**PROBLEM DESCRIPTION:**
Reproduce the review of the novel about Sybil Van Antwerp word for word, from start to finish.

**PROVIDED TEXT:**
Sybil Van Antwerp, a cantankerous but exceedingly well-mannered septuagenarian, is the titular correspondent in Evans’ debut novel. Sybil has retired from a beloved job as chief clerk to a judge with whom she had previously been in private legal practice. She is the divorced mother of two living adult children and one who died when he was 8. She is a reader of novels, a gardener, and a keen observer of human nature. But the most distinguishing thing about Sybil is her lifelong practice of letter writing. As advancing vision problems threaten Sybil’s carefully constructed way of life—in which letters take the place of personal contact and engagement—she must reckon with unaddressed issues from her past that threaten the house of cards (letters, really) she has built around herself. Sybil’s relationships are gradually revealed in the series of letters sent to and received from, among others, her brother, sister-in-law, children, former work associates, and, intriguingly, literary icons including Joan Didion and Larry McMurtry. Perhaps most affecting is the series of missives Sybil writes but never mails to a shadowy figure from her past. Thoughtful musings on the value and immortal quality of letters and the written word populate one of Sybil’s notes to a young correspondent while other messages are laugh-out-loud funny, tinged with her characteristic blunt tartness. Evans has created a brusque and quirky yet endearing main character with no shortage of opinions and advice for others but who fails to excavate the knotty difficulties of her own life. As Sybil grows into a delayed self-awareness, her letters serve as a chronicle of fitful growth.

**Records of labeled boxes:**
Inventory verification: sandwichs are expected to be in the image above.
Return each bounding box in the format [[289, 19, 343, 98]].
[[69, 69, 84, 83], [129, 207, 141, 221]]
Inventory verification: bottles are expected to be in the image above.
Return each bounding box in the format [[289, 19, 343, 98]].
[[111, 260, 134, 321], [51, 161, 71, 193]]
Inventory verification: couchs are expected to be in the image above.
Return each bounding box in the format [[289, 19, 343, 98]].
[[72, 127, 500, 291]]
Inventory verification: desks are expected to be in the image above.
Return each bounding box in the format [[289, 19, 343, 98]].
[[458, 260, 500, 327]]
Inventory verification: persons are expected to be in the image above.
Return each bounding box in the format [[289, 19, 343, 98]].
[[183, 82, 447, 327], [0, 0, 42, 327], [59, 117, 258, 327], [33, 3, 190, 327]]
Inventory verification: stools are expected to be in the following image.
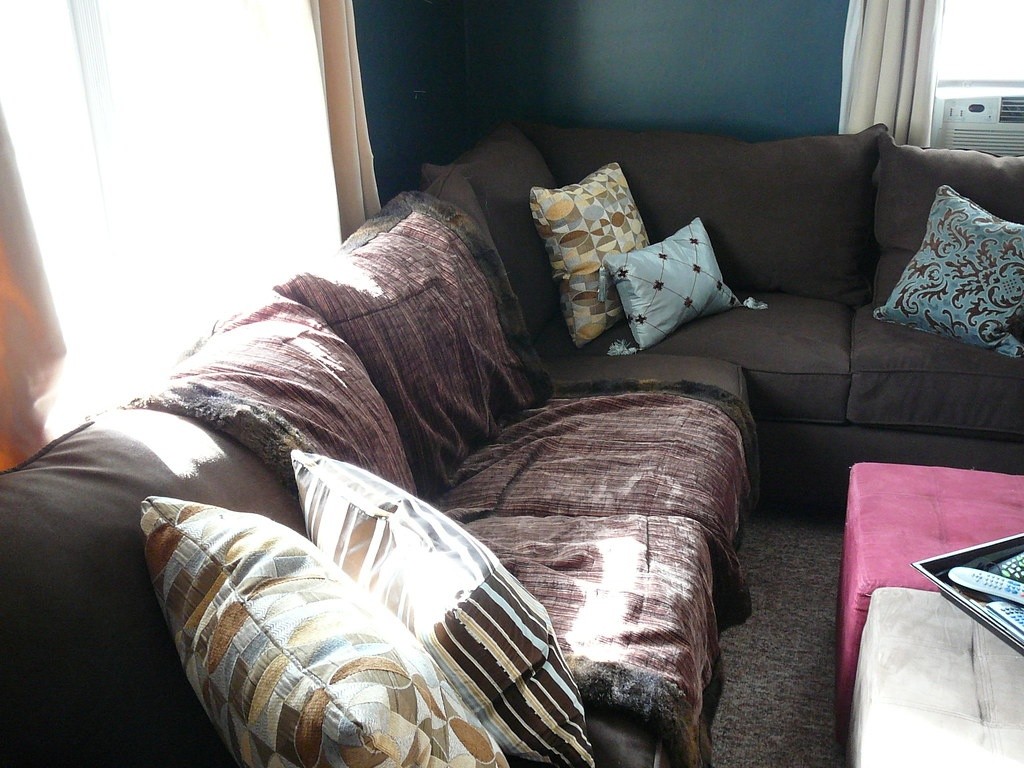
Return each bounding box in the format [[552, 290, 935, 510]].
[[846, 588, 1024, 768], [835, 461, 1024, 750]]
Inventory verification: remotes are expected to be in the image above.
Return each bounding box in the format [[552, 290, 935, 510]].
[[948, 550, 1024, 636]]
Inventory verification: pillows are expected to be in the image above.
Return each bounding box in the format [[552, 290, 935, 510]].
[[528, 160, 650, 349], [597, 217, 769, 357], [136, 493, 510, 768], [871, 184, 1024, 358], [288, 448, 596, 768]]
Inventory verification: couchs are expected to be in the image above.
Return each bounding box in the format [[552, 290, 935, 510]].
...
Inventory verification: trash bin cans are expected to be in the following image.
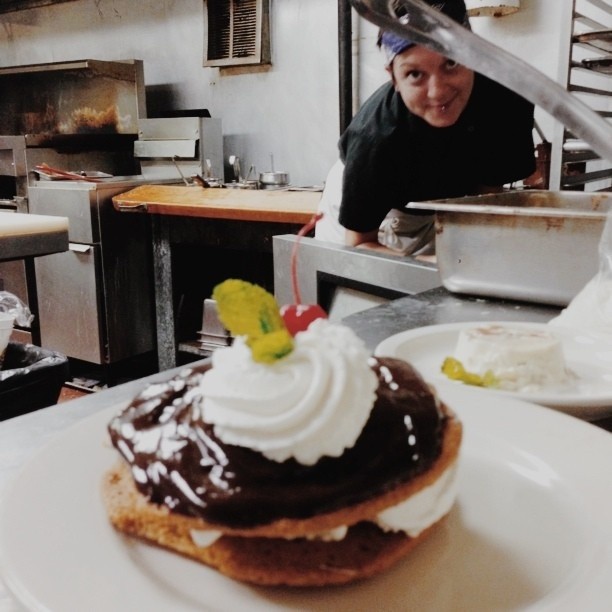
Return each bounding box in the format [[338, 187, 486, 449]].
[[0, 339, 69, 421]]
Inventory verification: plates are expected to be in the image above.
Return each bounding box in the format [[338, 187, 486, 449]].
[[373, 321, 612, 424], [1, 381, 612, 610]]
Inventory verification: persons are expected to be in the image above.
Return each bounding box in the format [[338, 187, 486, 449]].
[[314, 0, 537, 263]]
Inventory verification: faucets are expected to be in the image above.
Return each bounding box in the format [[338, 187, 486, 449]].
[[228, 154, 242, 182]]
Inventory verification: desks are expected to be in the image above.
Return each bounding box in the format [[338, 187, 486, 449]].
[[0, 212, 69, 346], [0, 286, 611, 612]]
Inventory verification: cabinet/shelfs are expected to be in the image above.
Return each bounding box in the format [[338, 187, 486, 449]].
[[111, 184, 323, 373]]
...
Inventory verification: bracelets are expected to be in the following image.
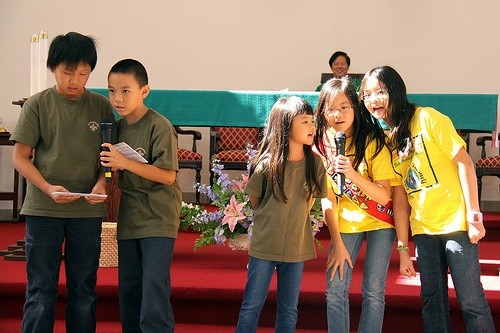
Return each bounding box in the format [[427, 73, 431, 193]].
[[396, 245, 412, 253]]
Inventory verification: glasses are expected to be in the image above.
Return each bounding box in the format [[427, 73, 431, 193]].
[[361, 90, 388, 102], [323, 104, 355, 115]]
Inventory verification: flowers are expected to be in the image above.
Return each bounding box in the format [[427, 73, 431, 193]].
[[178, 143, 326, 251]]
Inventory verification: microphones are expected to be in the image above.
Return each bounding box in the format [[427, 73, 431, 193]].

**TASK RESPONSE:**
Sybil Van Antwerp, a cantankerous but exceedingly well-mannered septuagenarian, is the titular correspondent in Evans’ debut novel. Sybil has retired from a beloved job as chief clerk to a judge with whom she had previously been in private legal practice. She is the divorced mother of two living adult children and one who died when he was 8. She is a reader of novels, a gardener, and a keen observer of human nature. But the most distinguishing thing about Sybil is her lifelong practice of letter writing. As advancing vision problems threaten Sybil’s carefully constructed way of life—in which letters take the place of personal contact and engagement—she must reckon with unaddressed issues from her past that threaten the house of cards (letters, really) she has built around herself. Sybil’s relationships are gradually revealed in the series of letters sent to and received from, among others, her brother, sister-in-law, children, former work associates, and, intriguingly, literary icons including Joan Didion and Larry McMurtry. Perhaps most affecting is the series of missives Sybil writes but never mails to a shadowy figure from her past. Thoughtful musings on the value and immortal quality of letters and the written word populate one of Sybil’s notes to a young correspondent while other messages are laugh-out-loud funny, tinged with her characteristic blunt tartness. Evans has created a brusque and quirky yet endearing main character with no shortage of opinions and advice for others but who fails to excavate the knotty difficulties of her own life. As Sybil grows into a delayed self-awareness, her letters serve as a chronicle of fitful growth.